── TEXT SEGMENT
The only time that I went to one, the experience was actually surprisingly good, but in my case, it wasn't a psychiatric hospital per se. It was an ordinary hospital with a section of it that was used as a psychiatric unit. I ended up staying there because I admitted to a counselor that worked in the ER that I was having thoughts about going postal at work and having a hard time controlling my anger. I didn't have a plan to act on those thoughts, but they were at least concerned that I might, so in this rare case, I felt like being kept there was a good idea, because the suicidal ideation was only half of the problem.
I only met a couple of people there that could be considered "crazy", but most of them seemed pretty normal. I don't really know why they were all there, but a lot of them felt like they didn't belong so I was probably the odd one out in that regard. As for the two "crazy" ones, they kept things somewhat interesting and they were both locked up in the isolation room at least once because they became violent.
Of those two, one of them seemed like she was extremely hyper all the time. She couldn't ever sit still and she was always bouncing around and giggling randomly, so I don't know what her issues were. The other one had a habit of getting worked up over seemingly minor things and he would punch the walls so hard that he drew blood from his own fist, right before he started running around and screaming at the top of his lungs. He did that twice while I was there.
────
- _ASSIGNED TASK_: Copy out the account of a stay in a hospital psychiatric unit word for word, in full.
── EXTRACTED ENTRIES
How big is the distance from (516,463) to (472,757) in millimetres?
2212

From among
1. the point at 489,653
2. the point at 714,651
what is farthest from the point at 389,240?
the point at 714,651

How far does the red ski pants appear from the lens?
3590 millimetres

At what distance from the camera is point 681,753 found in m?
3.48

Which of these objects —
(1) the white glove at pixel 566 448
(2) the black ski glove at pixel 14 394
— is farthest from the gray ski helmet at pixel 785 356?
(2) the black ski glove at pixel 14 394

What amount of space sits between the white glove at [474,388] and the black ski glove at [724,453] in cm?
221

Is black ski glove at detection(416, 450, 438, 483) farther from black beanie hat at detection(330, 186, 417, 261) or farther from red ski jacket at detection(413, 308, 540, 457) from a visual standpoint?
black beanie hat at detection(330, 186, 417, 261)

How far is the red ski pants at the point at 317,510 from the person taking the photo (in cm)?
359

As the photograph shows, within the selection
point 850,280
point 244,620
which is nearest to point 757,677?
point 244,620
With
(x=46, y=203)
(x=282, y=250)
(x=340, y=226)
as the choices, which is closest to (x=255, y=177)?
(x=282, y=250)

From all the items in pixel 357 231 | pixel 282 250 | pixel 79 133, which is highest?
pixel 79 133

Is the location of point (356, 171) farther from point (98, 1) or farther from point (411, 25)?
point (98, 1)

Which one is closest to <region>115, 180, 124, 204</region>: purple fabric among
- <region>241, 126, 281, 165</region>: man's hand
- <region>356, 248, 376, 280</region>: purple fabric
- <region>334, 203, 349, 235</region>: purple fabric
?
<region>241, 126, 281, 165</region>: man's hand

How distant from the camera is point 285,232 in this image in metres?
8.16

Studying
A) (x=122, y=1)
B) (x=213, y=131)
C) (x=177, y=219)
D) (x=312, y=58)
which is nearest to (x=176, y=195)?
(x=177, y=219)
────
- _EXERCISE OUTPUT_:
The only time that I went to one, the experience was actually surprisingly good, but in my case, it wasn't a psychiatric hospital per se. It was an ordinary hospital with a section of it that was used as a psychiatric unit. I ended up staying there because I admitted to a counselor that worked in the ER that I was having thoughts about going postal at work and having a hard time controlling my anger. I didn't have a plan to act on those thoughts, but they were at least concerned that I might, so in this rare case, I felt like being kept there was a good idea, because the suicidal ideation was only half of the problem.
I only met a couple of people there that could be considered "crazy", but most of them seemed pretty normal. I don't really know why they were all there, but a lot of them felt like they didn't belong so I was probably the odd one out in that regard. As for the two "crazy" ones, they kept things somewhat interesting and they were both locked up in the isolation room at least once because they became violent.
Of those two, one of them seemed like she was extremely hyper all the time. She couldn't ever sit still and she was always bouncing around and giggling randomly, so I don't know what her issues were. The other one had a habit of getting worked up over seemingly minor things and he would punch the walls so hard that he drew blood from his own fist, right before he started running around and screaming at the top of his lungs. He did that twice while I was there.